Every C++ standard view has a deduction guide, and the deduction guides are needed because we need to deduce views::all_t<R> to make the std::ranges::dangling machinery work. The tags are unergonomic, but it doesn’t matter because people will use the CPOs, and we also can’t just leave out the deduction guide, because that would be inconsistent and potentially break std::ranges::dangling.

  • reserve_hint() could be specified to return an implementation-defined value greater or equal to that of the underlying range

Sure.

__Set tasks__:
1/ Repeat the passage on C++ deduction guides word for word, starting at "Every C++ standard" and ending at "and potentially break std::ranges::dangling.".
2/ Answer these from the passage on C++ deduction guides:
(a) What does every C++ standard view have?
(b) What does the passage say people will use, so the unergonomic tags don't matter?
(c) What could reserve_hint() be specified to return?
Rely only on the passage on C++ deduction guides for your answers.

Dataset items:
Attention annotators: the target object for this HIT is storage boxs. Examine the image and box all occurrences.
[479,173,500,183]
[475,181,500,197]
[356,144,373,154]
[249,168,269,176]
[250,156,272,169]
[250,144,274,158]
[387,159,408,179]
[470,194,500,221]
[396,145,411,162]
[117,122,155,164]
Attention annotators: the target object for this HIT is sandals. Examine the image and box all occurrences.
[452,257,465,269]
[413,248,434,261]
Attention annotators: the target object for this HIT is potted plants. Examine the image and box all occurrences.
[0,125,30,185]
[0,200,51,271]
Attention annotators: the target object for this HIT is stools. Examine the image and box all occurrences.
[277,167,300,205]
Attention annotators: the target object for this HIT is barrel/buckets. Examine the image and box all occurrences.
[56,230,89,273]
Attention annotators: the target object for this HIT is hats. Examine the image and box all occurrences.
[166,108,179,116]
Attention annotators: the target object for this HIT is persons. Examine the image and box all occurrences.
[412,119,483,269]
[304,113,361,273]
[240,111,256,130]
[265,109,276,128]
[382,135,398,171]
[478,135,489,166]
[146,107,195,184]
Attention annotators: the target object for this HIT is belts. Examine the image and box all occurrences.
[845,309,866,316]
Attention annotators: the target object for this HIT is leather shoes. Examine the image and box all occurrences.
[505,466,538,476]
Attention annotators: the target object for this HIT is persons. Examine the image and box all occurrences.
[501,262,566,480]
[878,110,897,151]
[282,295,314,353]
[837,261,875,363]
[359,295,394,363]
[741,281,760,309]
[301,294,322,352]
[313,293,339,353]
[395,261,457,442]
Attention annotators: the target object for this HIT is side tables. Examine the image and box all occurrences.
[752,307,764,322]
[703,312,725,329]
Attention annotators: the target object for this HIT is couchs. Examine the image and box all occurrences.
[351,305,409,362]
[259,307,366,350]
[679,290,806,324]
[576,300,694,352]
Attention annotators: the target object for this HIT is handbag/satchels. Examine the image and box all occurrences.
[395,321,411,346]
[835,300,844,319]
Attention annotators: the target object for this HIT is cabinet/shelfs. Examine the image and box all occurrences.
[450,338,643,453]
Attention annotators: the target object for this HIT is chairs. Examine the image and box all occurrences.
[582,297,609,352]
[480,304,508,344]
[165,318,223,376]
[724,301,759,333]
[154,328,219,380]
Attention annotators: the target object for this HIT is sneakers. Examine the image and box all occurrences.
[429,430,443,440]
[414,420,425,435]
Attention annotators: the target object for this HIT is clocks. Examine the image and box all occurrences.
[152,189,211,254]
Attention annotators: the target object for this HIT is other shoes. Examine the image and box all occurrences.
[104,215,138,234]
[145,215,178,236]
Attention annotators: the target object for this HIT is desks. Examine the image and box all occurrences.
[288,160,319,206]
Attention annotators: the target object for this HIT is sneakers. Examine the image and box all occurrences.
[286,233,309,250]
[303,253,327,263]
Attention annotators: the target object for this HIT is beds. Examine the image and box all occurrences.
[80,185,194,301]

__Answers below__:
1/
Every C++ standard view has a deduction guide, and the deduction guides are needed because we need to deduce views::all_t<R> to make the std::ranges::dangling machinery work. The tags are unergonomic, but it doesn’t matter because people will use the CPOs, and we also can’t just leave out the deduction guide, because that would be inconsistent and potentially break std::ranges::dangling.

2/
(a) A deduction guide.
(b) The CPOs.
(c) An implementation-defined value greater or equal to that of the underlying range.